We joined two public datasets: every day's London weather, and the electricity use of 5,567 households over more than two years, about 3.5 million readings in all. The very first step was not modeling. It was checking whether the past actually tells you anything about the future here. It did.

For the analysts

Tested both series for a random walk; neither was, so the history carried real signal. Switched from daily sums to daily averages once we saw the panel was a rolling, opt-in sample. Confirmed strong annual seasonality before model selection.

03What I tested

Instead of betting on one model, I ran a bake-off and then combined the winners. Think of it like asking a dozen forecasters the same question and then blending the most reliable answers into one.

For the analysts

Baselines (seasonal naive, trailing moving average), classical time series (seasonal ARIMA, ARIMAX, Holt-Winters), regression with trend and seasonality, and a neural network tuned by randomized grid search (125 lookback steps, seven hidden nodes). All scored on the same hold-out with RMSE, MAE, and MAPE.

04The result

No single method won. The combined model (the ensemble) beat every one of them, predicting daily demand to within about 2.7 percent on average.

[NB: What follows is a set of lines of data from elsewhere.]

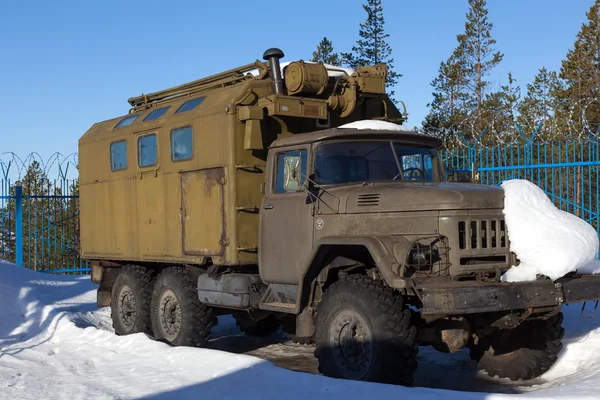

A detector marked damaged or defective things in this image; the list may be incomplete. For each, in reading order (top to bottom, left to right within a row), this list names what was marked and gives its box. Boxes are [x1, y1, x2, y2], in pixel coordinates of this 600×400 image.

rusty metal panel [182, 166, 226, 256]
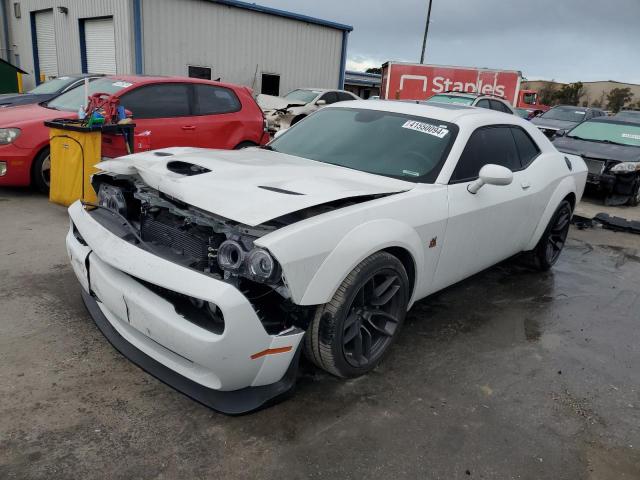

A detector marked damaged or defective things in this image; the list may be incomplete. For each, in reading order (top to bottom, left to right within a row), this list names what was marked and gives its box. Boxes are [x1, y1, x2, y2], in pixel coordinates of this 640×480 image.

exposed headlight assembly [0, 127, 21, 144]
exposed headlight assembly [216, 239, 278, 282]
broken bumper [65, 201, 304, 414]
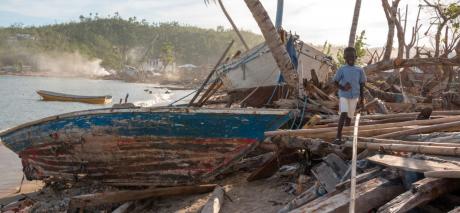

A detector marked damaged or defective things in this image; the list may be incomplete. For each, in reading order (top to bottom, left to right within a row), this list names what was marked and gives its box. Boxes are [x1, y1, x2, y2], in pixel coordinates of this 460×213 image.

peeling paint on hull [0, 107, 292, 186]
wrecked boat [0, 107, 294, 186]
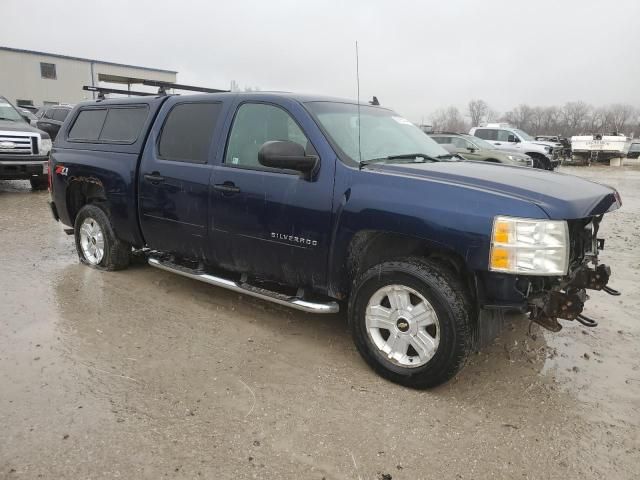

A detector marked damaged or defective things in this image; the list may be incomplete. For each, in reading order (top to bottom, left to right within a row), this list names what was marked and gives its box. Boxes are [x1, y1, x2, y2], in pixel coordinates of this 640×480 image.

damaged front end [524, 216, 620, 332]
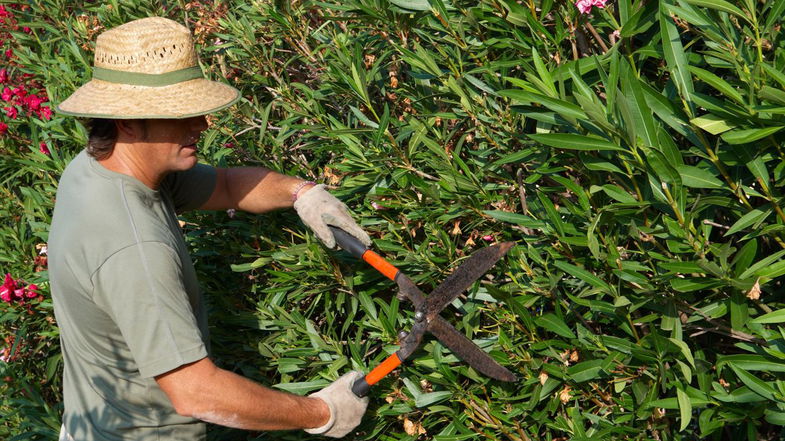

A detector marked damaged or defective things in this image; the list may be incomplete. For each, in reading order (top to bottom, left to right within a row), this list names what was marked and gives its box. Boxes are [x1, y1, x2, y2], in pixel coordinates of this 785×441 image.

rusty metal blade [422, 241, 516, 320]
rusty metal blade [426, 316, 516, 382]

Every model tested, ranked by error

Average error (MAPE). Shorter bar is better. Green is the winner.
Ensemble 2.66, moving average 2.69, ARIMAX 6.03, Holt-Winters 7.96, seasonal ARIMA 8.31, seasonal naive 8.35, linear regression 9.00, neural network 10.89 percent error.

What this shows: the combined model made the smallest mistakes, roughly a quarter of the error of the standard seasonal models. In plain terms, it was the most trustworthy forecaster in the room.

The forecast against what actually happened

Daily demand through the year. The forecast line tracks reality closely.
The forecast line stays close to actual demand across the period, peaking each winter and dipping each summer.

Illustrative of the seasonal pattern the models captured. Exact daily values come from the study's R models.

What this shows: demand rises every winter and falls every summer, and the forecast (green) sits almost on top of what actually happened (gray). That closeness is the whole point.

The bottom line

A few percent off is the difference between a grid that holds and a grid that fails.

05Did the weather help?

With a strong forecast already in hand, I tested whether adding yesterday's weather, temperature, sunshine, and rain, could sharpen it further. Snow and cloud cover were dropped because they added little.

Weather-driven models, ranked by error

Average error (MAPE). Shorter is better.
Lagged ensemble 4.26, lagged linear regression 4.42, lagged GAM 4.87, lagged neural network 6.82 percent error.

What this shows: the same lesson held. Blending beats betting on one, the combined weather model came out ahead of every single weather model on its own.

06So what

Demand at this scale is predictable to within a few percent. That gives a grid operator a real, numbers-backed basis to hold the right amount of backup power before winter peaks instead of guessing, and it protects the people downstream from shortages. The deliverable was never the model. It was a decision a planner could make with confidence.

07The honest caveat

The data showed a gentle downward drift that almost certainly reflects the study's household sample shrinking over time, not a real fall in demand. I flagged it rather than letting it flatter the result. A production version would correct for that before trusting the trend. Saying so is part of the job.